Gather around, all you "Why does it matter?", "It shouldn't matter", "I'm sick of hearing about this", and "I don't care" folks, because I'm going to explain to why it is important. And anyone who doesn't feel like explaining this shit to them, go ahead and link to this post and add your own reasons in the comment section. For LGBT youth, hope isn't easy to come by and a pride in sense of self is even harder. A young, gay man who wants to play football doesn't have role models who know what he's going through, doesn't have heroes like himself to emulate, and is essentially told if he wants to pursue his dream, he has to hide who he is. That is why Michael Sam is important and why what he did matters. If a person can't see that it is because they lack basic human empathy for anyone who isn't exactly like them. Michael Sam broke a barrier that existed for decades so others like him wouldn't have to encounter the same level of resistance--that is as heroic now as it was when Jackie Robinson did it. Ellen Page made a marvelous case for why coming out is important so I can only assume most of the people commenting didn't actually listen to the speech and just scrolled down to the section where they got to put in their own, ignorant opinion. She was dead on--gay women, especially women who don't look like society says lesbians should look, get some of the most condescending, insulting treatment as if heterosexuality is a prize that pretty girls can win, and aren't they ungrateful or stupid if they don't want that prize. That attitude is sick, wrong, and it ties together the worst parts of bigotry and sexism. Young lesbians...yanno what? it doesn't even just apply to young lesbians since Ellen Page coming out inspired me and I'm in my twenties...need to hear that their sexuality isn't tied to their appearance. Actually, forget about it just being a good lesson for lesbians of all ages, it's a good message for women of any orientation and age. I'll repeat it: your sexuality is not dictated by your appearance and it damn sure isn't dictated by what people think you should be based on your appearance.
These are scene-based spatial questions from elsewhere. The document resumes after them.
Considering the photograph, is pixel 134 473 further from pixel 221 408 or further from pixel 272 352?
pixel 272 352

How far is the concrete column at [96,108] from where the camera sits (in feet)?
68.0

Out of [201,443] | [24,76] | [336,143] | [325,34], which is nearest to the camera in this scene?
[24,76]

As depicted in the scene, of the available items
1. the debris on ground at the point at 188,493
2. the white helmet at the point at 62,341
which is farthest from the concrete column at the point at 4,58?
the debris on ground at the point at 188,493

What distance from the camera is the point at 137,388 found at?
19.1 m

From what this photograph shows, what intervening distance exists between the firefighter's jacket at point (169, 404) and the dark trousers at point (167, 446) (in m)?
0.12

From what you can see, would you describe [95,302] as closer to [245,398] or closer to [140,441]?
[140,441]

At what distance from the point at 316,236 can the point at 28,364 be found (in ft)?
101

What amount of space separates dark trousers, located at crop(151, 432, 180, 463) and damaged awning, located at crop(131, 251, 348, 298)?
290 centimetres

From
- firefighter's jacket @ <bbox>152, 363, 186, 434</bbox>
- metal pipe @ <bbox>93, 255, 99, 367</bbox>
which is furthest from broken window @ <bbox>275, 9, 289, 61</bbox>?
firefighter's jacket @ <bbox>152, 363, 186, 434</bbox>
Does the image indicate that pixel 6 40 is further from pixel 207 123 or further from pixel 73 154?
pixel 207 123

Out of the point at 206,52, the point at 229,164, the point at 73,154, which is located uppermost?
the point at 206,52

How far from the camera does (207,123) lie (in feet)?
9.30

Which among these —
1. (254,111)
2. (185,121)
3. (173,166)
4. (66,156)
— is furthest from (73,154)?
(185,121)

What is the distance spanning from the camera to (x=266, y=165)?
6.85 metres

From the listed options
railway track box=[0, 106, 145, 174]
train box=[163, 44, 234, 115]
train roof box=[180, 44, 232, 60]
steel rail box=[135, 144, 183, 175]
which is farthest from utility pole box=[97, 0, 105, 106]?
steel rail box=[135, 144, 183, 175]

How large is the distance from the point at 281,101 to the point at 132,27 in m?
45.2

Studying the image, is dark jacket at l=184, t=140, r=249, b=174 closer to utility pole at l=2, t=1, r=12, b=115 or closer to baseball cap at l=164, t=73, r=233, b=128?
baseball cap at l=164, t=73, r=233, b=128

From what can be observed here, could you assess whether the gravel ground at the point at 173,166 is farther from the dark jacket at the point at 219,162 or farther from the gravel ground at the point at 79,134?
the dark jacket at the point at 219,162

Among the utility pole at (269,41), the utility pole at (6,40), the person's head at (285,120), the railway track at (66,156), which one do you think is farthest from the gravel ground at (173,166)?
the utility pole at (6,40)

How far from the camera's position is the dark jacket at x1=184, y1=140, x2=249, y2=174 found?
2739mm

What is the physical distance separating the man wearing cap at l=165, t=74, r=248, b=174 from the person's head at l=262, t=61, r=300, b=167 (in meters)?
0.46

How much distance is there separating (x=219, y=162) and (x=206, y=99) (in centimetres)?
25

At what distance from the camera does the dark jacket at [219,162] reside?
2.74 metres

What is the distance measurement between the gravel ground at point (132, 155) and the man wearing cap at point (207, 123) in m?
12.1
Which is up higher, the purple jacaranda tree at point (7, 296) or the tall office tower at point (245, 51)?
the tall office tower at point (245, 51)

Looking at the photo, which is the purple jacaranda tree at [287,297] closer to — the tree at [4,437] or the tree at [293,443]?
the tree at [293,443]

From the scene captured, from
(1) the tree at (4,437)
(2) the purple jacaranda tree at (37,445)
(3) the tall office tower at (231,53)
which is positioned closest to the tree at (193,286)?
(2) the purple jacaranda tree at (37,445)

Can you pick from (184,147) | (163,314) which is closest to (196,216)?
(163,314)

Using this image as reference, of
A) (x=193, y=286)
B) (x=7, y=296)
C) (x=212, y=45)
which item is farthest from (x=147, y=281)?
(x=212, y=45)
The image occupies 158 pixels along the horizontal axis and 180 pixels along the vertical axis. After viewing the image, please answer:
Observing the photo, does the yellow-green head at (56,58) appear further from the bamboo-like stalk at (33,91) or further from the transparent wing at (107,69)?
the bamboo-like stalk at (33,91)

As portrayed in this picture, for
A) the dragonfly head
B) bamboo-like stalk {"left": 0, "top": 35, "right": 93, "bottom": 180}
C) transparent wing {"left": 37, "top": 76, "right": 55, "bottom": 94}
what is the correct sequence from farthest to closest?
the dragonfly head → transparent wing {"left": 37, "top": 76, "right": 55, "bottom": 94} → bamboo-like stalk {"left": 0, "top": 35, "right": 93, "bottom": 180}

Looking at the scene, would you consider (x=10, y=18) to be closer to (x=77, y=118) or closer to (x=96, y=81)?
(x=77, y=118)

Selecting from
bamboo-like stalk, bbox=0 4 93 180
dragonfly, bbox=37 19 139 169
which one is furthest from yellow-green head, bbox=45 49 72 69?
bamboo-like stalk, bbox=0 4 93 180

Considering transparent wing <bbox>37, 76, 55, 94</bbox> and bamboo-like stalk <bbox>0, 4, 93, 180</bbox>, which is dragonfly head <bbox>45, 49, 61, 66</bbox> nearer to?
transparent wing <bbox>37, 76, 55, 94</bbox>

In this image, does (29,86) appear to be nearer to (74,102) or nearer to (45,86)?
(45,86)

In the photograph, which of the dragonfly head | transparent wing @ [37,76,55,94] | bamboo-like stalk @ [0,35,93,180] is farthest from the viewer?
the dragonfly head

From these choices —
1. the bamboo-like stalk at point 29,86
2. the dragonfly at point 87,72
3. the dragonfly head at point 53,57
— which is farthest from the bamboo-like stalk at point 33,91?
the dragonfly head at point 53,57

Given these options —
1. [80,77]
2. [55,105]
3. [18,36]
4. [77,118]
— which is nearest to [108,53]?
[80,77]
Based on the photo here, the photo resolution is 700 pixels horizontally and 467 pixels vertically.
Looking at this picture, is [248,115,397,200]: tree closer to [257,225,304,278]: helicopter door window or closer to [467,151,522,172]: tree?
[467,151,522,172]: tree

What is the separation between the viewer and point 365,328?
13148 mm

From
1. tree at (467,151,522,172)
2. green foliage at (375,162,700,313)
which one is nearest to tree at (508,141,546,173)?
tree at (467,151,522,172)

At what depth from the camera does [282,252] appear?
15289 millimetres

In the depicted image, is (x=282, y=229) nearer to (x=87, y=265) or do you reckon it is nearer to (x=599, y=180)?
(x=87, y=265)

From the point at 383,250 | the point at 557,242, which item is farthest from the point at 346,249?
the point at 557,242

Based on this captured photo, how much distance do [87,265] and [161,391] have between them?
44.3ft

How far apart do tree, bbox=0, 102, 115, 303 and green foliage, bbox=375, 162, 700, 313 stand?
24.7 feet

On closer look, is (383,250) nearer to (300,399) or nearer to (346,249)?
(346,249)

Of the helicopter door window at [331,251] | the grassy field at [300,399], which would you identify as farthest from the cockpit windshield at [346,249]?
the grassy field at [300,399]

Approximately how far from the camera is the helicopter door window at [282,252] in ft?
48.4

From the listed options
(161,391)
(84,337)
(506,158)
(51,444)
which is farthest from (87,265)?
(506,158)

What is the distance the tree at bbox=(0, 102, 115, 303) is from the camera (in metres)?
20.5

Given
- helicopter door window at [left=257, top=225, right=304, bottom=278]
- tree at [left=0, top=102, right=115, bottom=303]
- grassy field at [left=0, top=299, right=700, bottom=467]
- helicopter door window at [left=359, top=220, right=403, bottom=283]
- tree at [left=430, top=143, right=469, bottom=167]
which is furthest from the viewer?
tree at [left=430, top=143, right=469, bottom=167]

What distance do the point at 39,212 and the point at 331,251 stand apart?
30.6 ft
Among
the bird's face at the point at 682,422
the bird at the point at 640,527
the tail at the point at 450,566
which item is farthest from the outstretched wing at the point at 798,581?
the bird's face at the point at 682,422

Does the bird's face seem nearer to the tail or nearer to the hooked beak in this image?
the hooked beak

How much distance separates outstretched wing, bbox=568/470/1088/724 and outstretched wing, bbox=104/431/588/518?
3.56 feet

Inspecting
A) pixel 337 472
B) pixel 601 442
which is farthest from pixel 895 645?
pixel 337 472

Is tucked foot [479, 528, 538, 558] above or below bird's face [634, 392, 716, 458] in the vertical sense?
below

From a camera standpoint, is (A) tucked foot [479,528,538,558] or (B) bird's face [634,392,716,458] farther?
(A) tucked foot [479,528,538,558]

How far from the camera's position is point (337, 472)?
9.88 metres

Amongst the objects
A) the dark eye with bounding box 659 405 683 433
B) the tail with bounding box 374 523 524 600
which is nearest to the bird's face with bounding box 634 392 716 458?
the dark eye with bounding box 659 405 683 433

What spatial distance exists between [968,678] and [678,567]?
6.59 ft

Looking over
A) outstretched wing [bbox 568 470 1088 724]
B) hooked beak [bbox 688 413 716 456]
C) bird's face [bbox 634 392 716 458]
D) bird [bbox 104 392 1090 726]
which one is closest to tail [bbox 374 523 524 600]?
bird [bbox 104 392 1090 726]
As for the brain dead morons who said "I didn't have to come out as straight / Tim Tebow got persecuted for being an evangelical and nobody applauded him"...the level of stupid and entitled required to post that shit, especially if its attached to your actual name and Facebook/Twitter account, is beyond help, at least from me. Someone with a crowbar and a bucket of grease might come along to manually remove their heads from their asses, but it's just not worth it to me to bother.

Does any of this directly impact straight, white, males? Nope, but it doesn't have to for it to be important. Let me repeat that for the people who are still confused--just because it doesn't cater to the majority, doesn't mean it is valueless and the LGBT community getting a few heroes and role models doesn't diminish the fact that you have all the role models and heroes you could possibly want in every field and at every level. Another group getting the same treatment you already have doesn't mean your treatment got worse. More importantly, you're not in charge of what is and isn't important to the world. I hate to be the one to break it the heteros, but you don't get to tell LGBT people what is valuable. We get to decide for ourselves who we love and we get to decide that Michael Sam and Ellen Page are fucking heroes to be proud of.